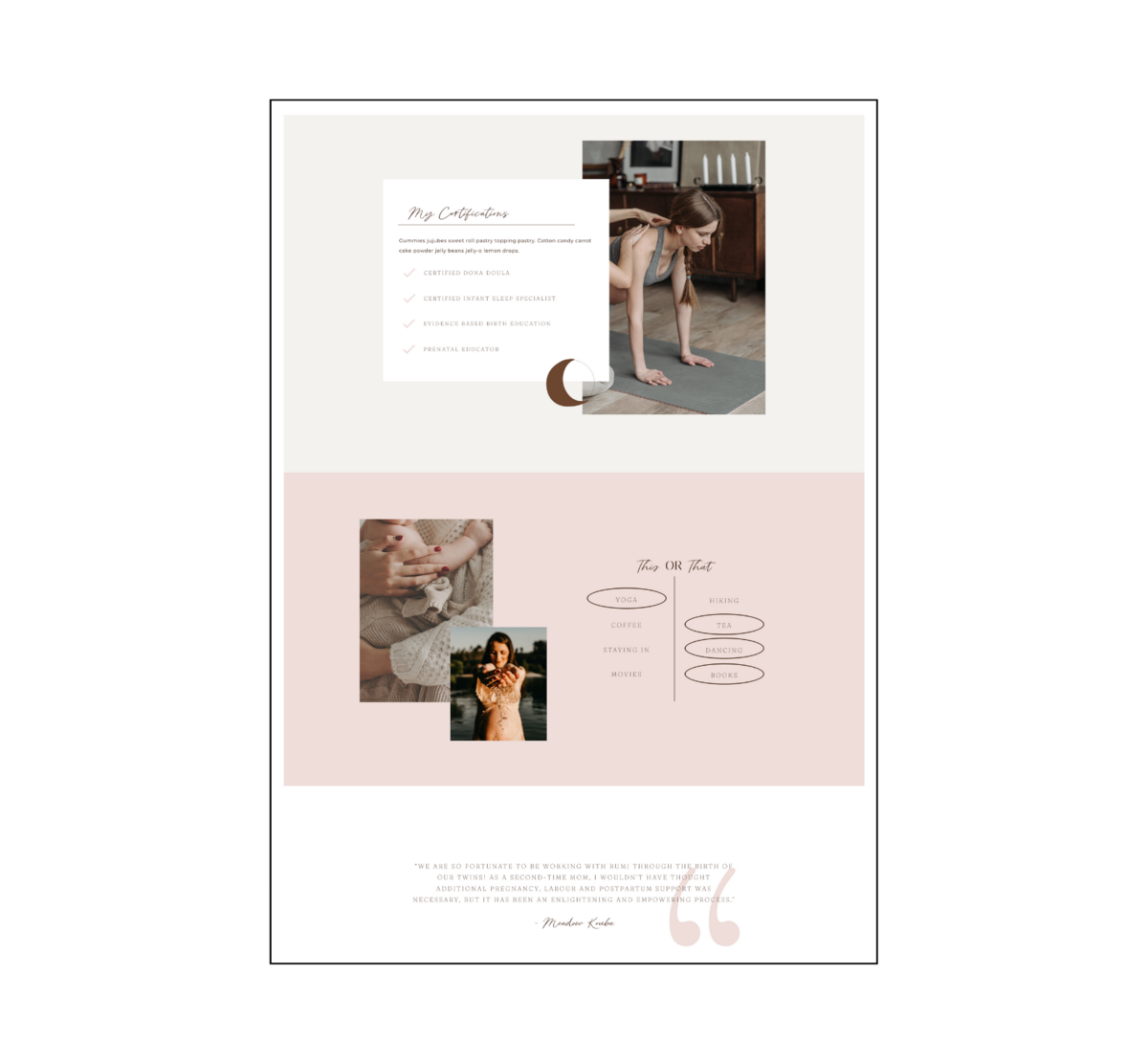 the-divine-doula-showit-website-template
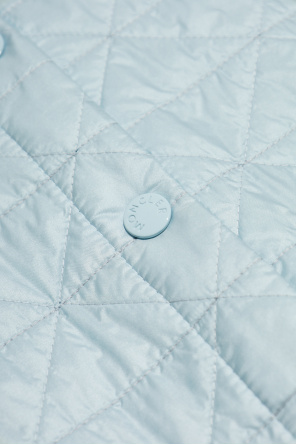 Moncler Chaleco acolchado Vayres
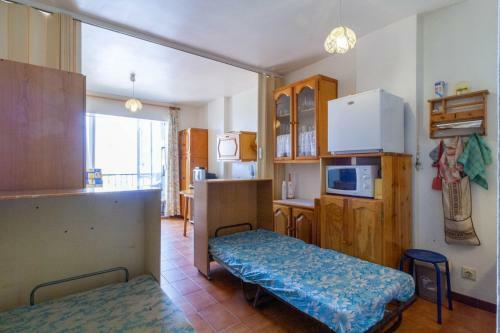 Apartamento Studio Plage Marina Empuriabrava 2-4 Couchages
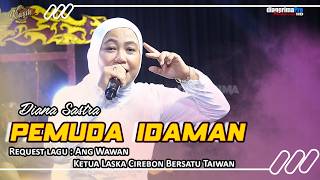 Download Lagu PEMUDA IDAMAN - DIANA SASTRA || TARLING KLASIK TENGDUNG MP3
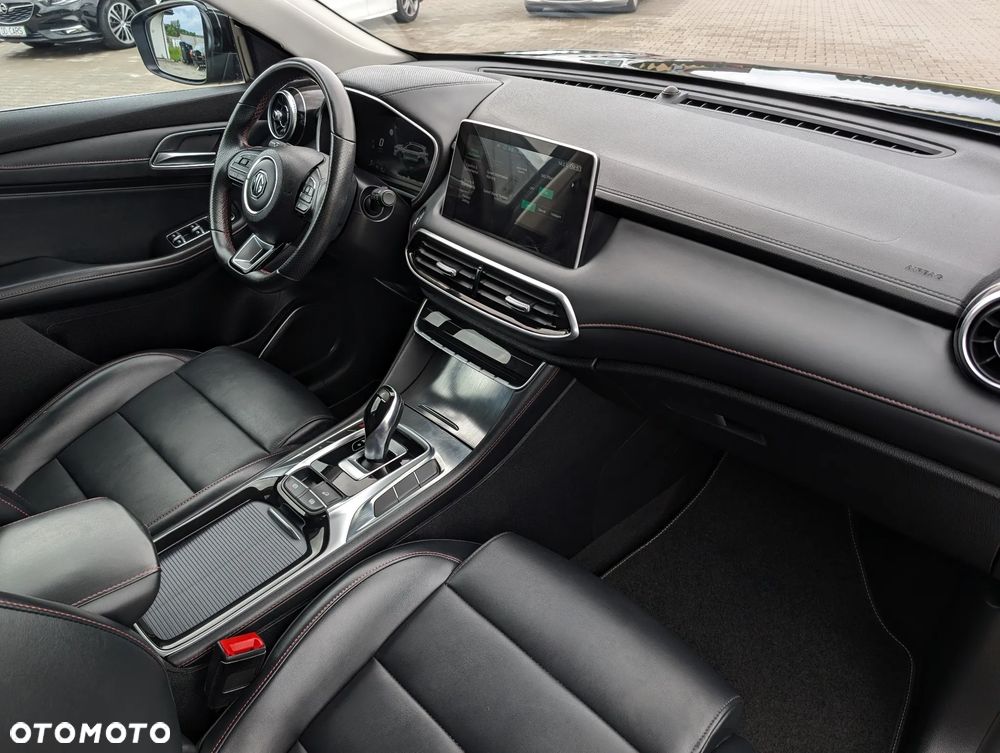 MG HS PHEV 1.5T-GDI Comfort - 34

══════════════════════════════

**DESCRIPTION OF THE TASK:** Copy the listing exactly. No images belong in the copy.

**EXERCISE RESULT:**
 the-divine-doula-showit-website-template
 Moncler Chaleco acolchado Vayres
 Apartamento Studio Plage Marina Empuriabrava 2-4 Couchages
 Download Lagu PEMUDA IDAMAN - DIANA SASTRA || TARLING KLASIK TENGDUNG MP3
 MG HS PHEV 1.5T-GDI Comfort - 34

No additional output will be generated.